> Exercises
1) According to the passage on American Beauty and archetypes, which goddess did the Greeks use to image youthful beauty?
2) Carry on the passage on American Beauty and archetypes, picking up after its final sentence.

The reality for most people is quite different. In American Beauty,
Lester is desperately treading water in the stagnant American Dream when
his erotic imagination is literally overtaken by the image of beauty in
the form of a high school cheerleader. This is not a failure of ethics
or morality. It is instead an incursion by an archetype - the archetype
of beauty, imaged most commonly in classic mythology as the goddess Aphrodite.
But youthful beauty was particularly imaged by the Greeks as the tormented
goddess Psyche, who also represented soul (and obviously lends her name
to "psychology"). So one way of viewing Lester's obsession with
the teenaged girl is as a search for the beauty of his own soul life.
An archetype is a predisposition of human behavior. Other examples are
the spiritual quest; the search for wisdom in aging; the reckless exploration
of youth; the needs for love, friendship, mothering. These tend to get
expressed in images that are culturally inflected. In youth-obsessed America,
the cheerleader - that fantasized creature of virginity and eros who fuels
the fantasies of teenaged boys - is certainly one expression, if comically
twisted, of beauty as psyche.

> Provided material
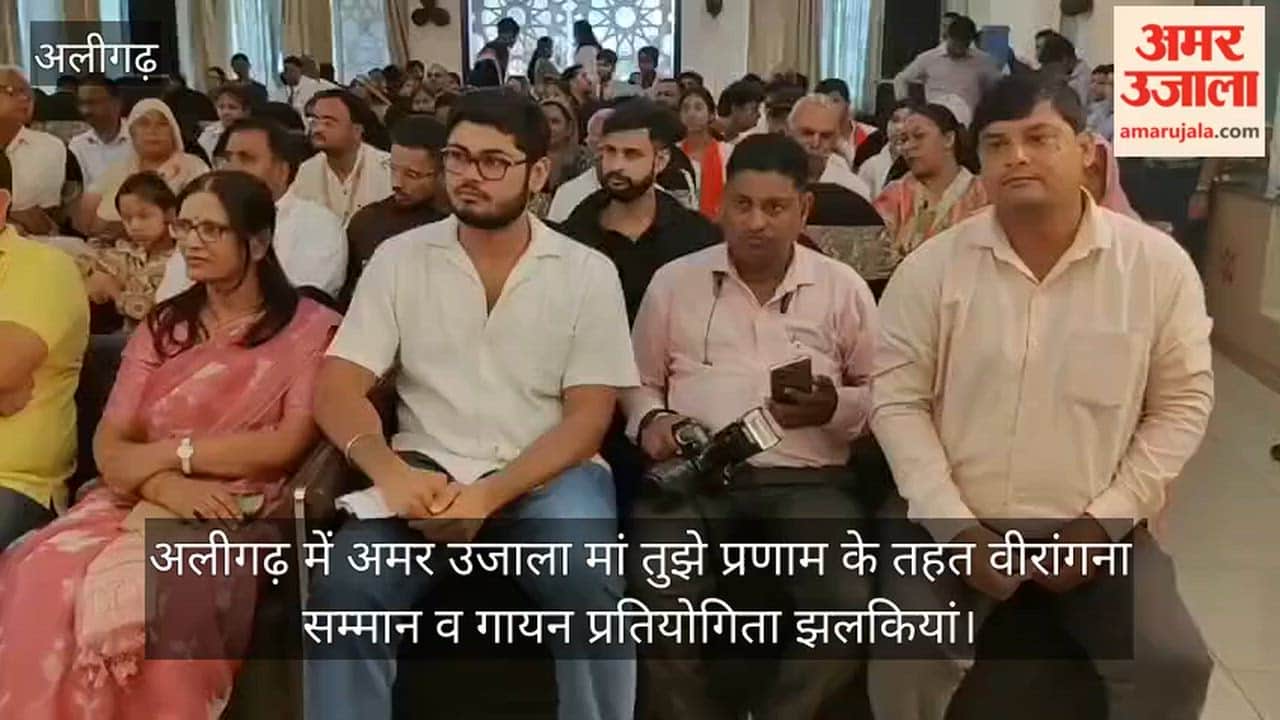 अलीगढ़ में अमर उजाला मां तुझे प्रणाम के तहत वीरांगना सम्मान व गायन प्रतियोगिता झलकियां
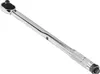 A chrome torque wrench is shown against a white background. Anteprima dell’immagine prodotto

> Replies
1) The tormented goddess Psyche, who also represented soul.

2)
Now, these archetypes tend to seize us and compel us to change. Certain
circumstances in life - like the boredom and frustration that precipitate
midlife crisis - invite the archetype into our lives. This happens regardless
of how responsible and psychologically stable we have been in the past.
In fact, the more we resist responding authentically to our circumstances,
the more dramatically we are likely to be overtaken.
It's also important to understand that, just as the archetypes themselves
have a culturally inflected expression, we are told by the culture how
we are supposed to respond to them. For example, "father" is
an archetype and, in our (patriarchal) culture, we tend to believe obedience
to father, authority, is more important than anything. So, if you are
possessed by, say, the archetype of the mother, and are drawn to goddess
worship, part of your experience will be to be told you are wrong, silly,
absurd.
Likewise, the culture's authoritatians - like some critics and psychologists
- immediately respond to Lester's engagement with a young woman, even
as fantasy, with outrage. In fact, he refuses to consummate his fantasy
and redeems himself. This is, typically, the way an archetype functions:
It seizes us and challenges us in the most outlandish way. If, like Lester,
we stay present to our conflict - rather than running to Dr. Laura for
self-castigation or acting it out immediately - something quite wonderful
and completely contrary to our expectation can arise.
So, Bob, I'm sorry to say your question is beside the point. Que sera,
sera.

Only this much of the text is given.